** Begin Records provided **
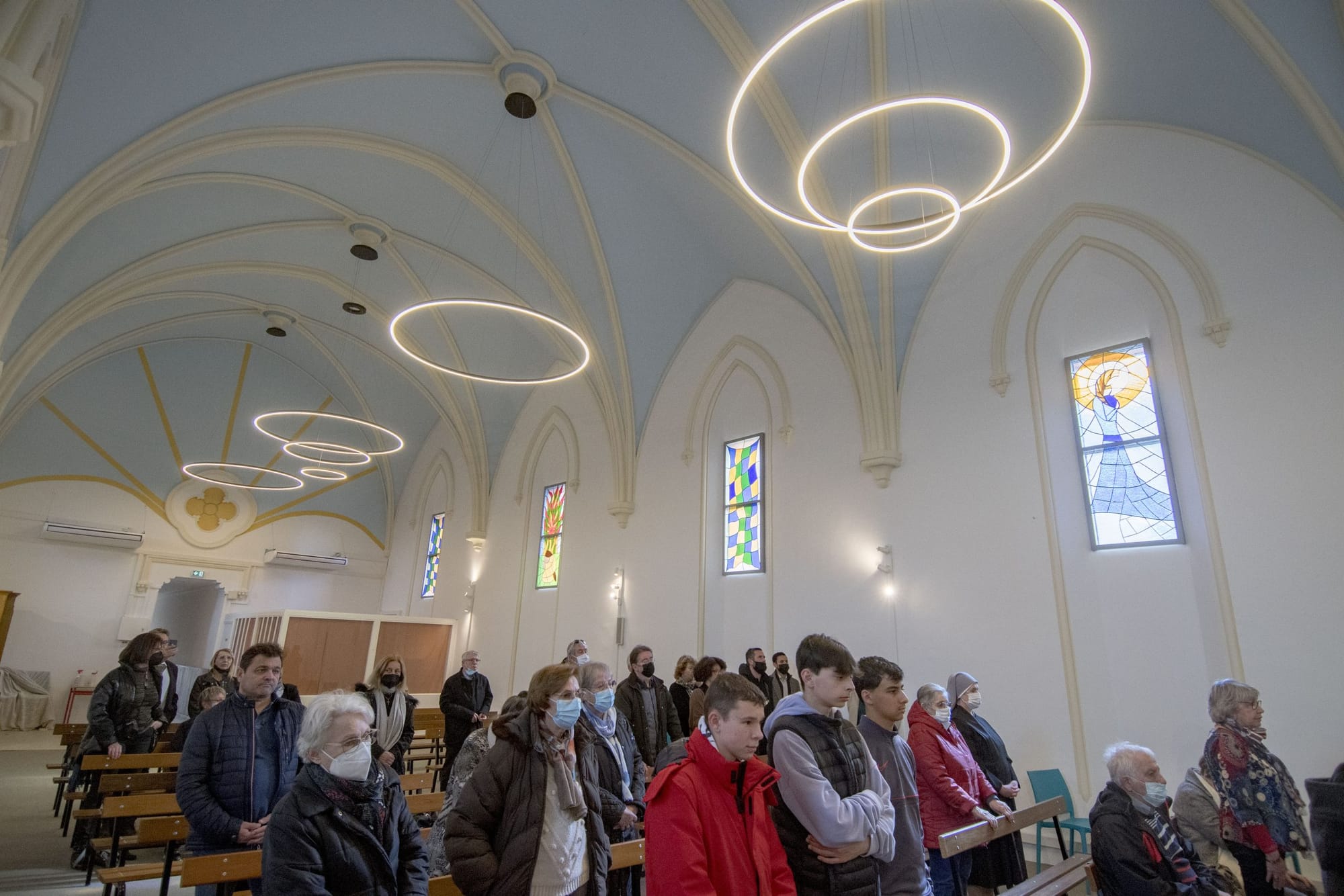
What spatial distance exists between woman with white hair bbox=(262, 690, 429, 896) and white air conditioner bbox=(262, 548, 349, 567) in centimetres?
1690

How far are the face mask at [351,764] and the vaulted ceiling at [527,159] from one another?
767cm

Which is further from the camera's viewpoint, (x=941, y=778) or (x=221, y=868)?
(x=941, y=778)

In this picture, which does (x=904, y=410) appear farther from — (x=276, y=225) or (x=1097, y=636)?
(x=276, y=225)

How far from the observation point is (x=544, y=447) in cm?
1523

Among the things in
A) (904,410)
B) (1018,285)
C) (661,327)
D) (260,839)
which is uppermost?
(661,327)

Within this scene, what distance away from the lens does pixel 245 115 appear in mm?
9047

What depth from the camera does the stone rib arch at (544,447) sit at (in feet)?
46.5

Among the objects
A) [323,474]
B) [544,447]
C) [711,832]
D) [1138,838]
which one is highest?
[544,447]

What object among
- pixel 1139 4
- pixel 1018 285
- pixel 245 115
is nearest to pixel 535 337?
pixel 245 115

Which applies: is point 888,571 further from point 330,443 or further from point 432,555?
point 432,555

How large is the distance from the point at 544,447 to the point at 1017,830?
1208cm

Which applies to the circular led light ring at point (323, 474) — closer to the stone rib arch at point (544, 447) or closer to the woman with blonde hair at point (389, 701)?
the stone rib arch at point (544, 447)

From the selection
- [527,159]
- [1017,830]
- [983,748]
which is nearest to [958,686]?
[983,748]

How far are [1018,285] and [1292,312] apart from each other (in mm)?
** End Records provided **
Exercise goal: Leave out the pictures and give the rest of the records again exactly.

Correct response:
What spatial distance exists between woman with white hair bbox=(262, 690, 429, 896) and white air conditioner bbox=(262, 548, 349, 567) in centimetres?
1690

How far are the face mask at [351,764] and the vaulted ceiling at [527,159] from one another?
767cm

Which is further from the camera's viewpoint, (x=941, y=778) or (x=221, y=868)?
(x=941, y=778)

In this picture, which does (x=904, y=410) appear farther from — (x=276, y=225) or (x=1097, y=636)?
(x=276, y=225)

How far from the observation point is (x=544, y=447) in cm?
1523

Among the things in
A) (904,410)
B) (1018,285)
C) (661,327)
D) (260,839)
which is uppermost?
(661,327)

Within this scene, what distance away from the lens does pixel 245 115 appear in mm?
9047

What depth from the camera does the stone rib arch at (544,447) sit at (in feet)?
46.5

Among the objects
A) [323,474]
B) [544,447]
C) [711,832]
D) [1138,838]
which one is highest?
[544,447]

What object among
- pixel 1139 4
- pixel 1018 285
- pixel 245 115
is nearest to pixel 535 337?
pixel 245 115

Which applies: is point 888,571 further from point 330,443 or further from point 432,555?
point 432,555

How large is the distance from the point at 544,447 to the point at 1017,830?
1208cm

Which applies to the circular led light ring at point (323, 474) — closer to the stone rib arch at point (544, 447) or closer to the woman with blonde hair at point (389, 701)?
the stone rib arch at point (544, 447)

From the selection
- [527,159]
- [1017,830]
- [983,748]
which is nearest to [958,686]?
[983,748]

How far are [1018,285] and [1292,312] apart from each other (in mm)?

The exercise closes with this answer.